Collected data entries
>>>
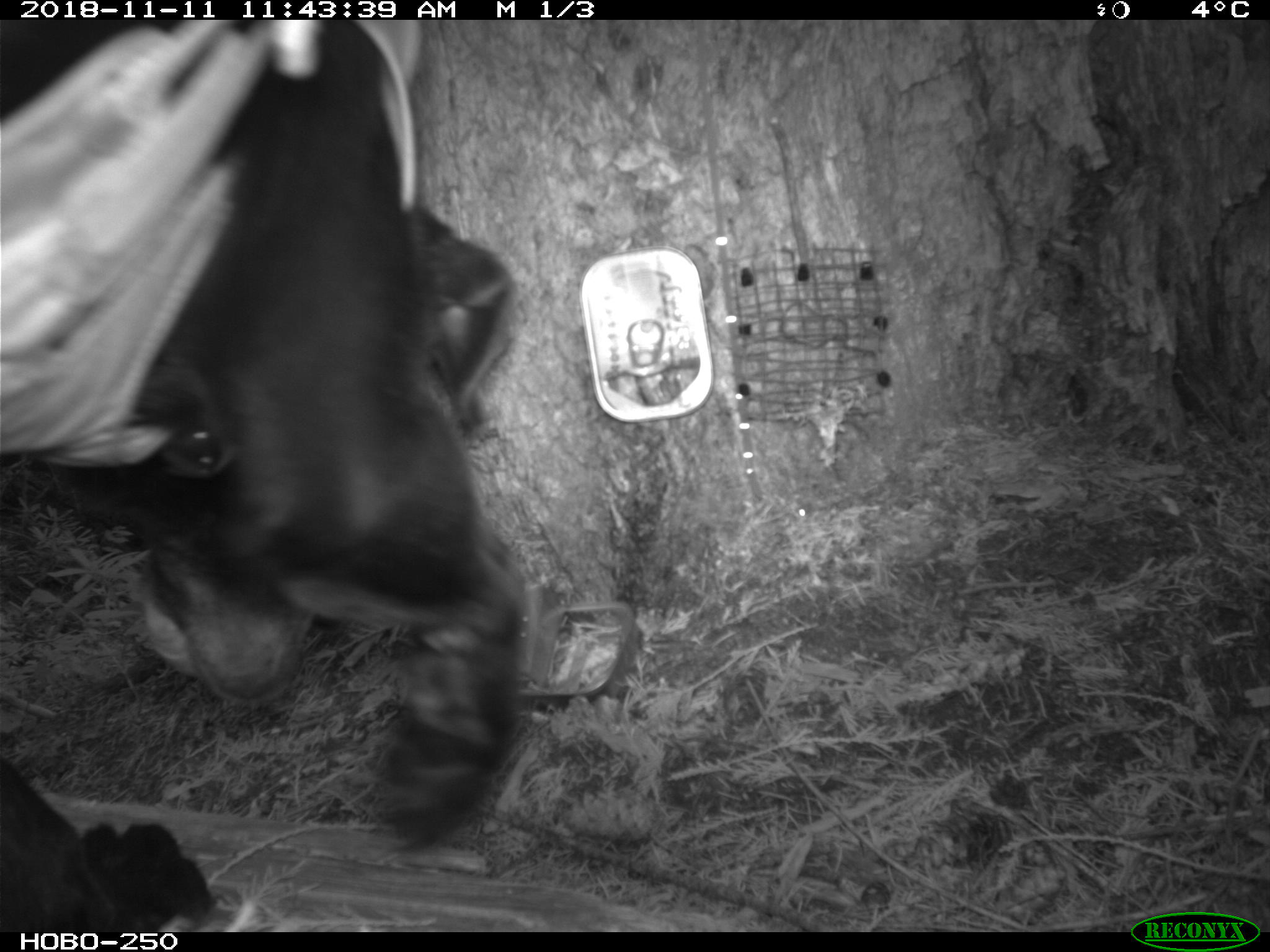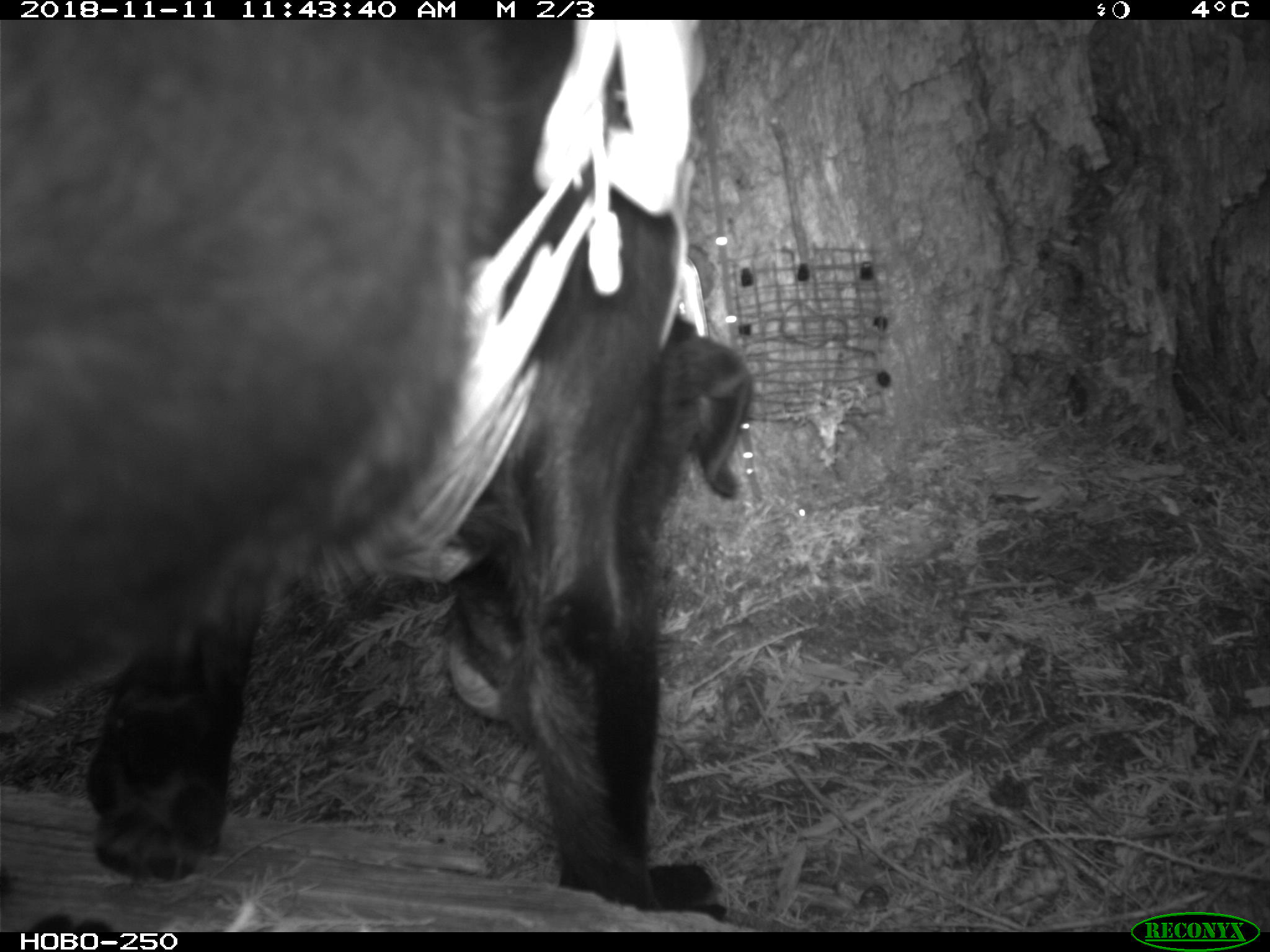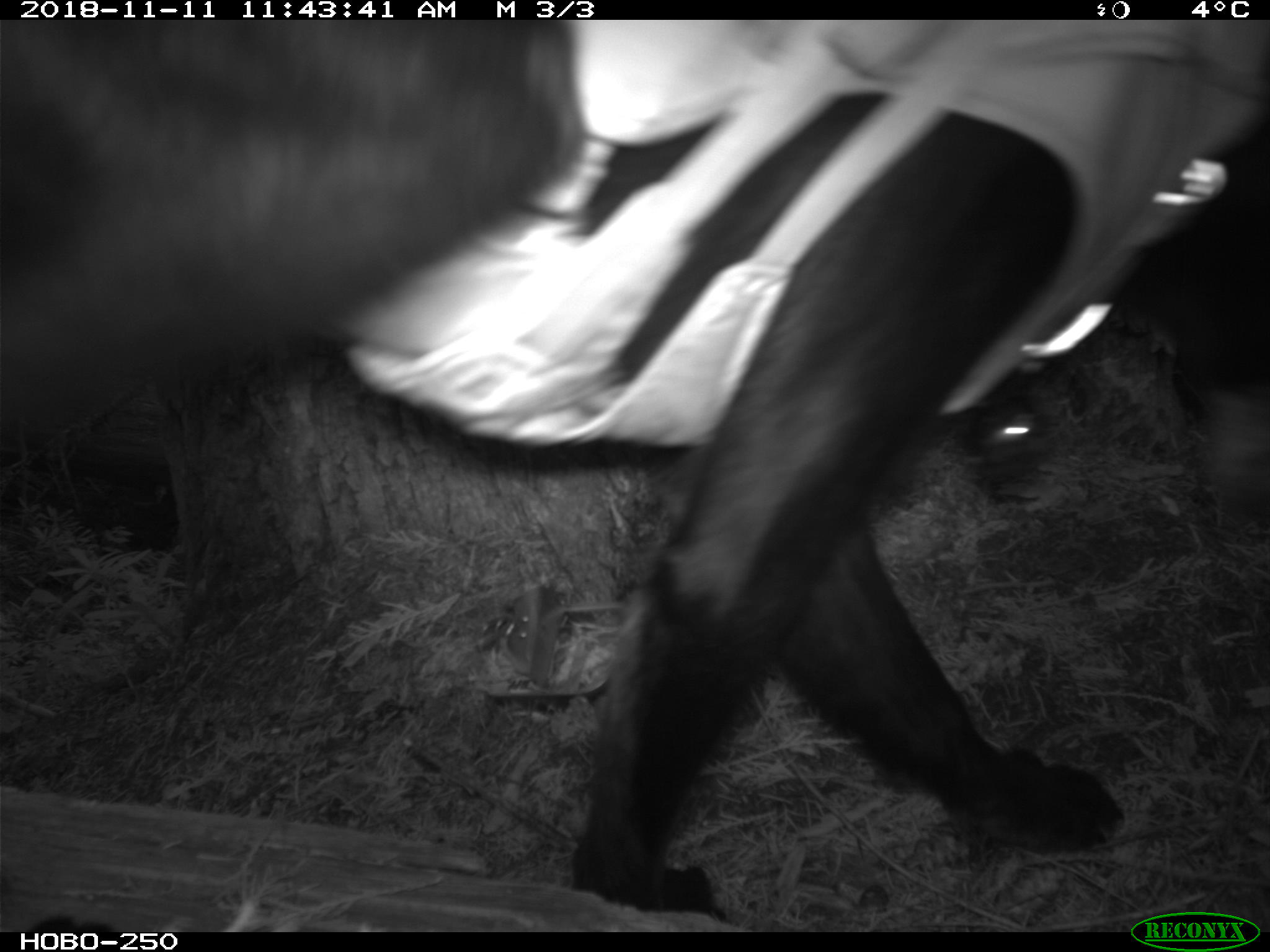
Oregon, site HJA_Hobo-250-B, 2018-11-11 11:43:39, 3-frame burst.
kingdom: Animalia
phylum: Chordata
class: Mammalia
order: Carnivora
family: Canidae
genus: Canis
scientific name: Canis familiaris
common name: domestic dog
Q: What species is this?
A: Domestic dog (Canis familiaris).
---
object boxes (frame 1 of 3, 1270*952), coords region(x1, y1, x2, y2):
domestic dog: region(1, 19, 539, 864)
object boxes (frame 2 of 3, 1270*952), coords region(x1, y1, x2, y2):
domestic dog: region(0, 18, 753, 922)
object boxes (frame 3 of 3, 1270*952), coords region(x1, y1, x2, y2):
domestic dog: region(0, 20, 1265, 902)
<<<
What is needed is an exact copy of every entry, with the pictures removed.

Oregon, site HJA_Hobo-250-B, 2018-11-11 11:43:39, 3-frame burst.
kingdom: Animalia
phylum: Chordata
class: Mammalia
order: Carnivora
family: Canidae
genus: Canis
scientific name: Canis familiaris
common name: domestic dog
Q: What species is this?
A: Domestic dog (Canis familiaris).
---
object boxes (frame 1 of 3, 1270*952), coords region(x1, y1, x2, y2):
domestic dog: region(1, 19, 539, 864)
object boxes (frame 2 of 3, 1270*952), coords region(x1, y1, x2, y2):
domestic dog: region(0, 18, 753, 922)
object boxes (frame 3 of 3, 1270*952), coords region(x1, y1, x2, y2):
domestic dog: region(0, 20, 1265, 902)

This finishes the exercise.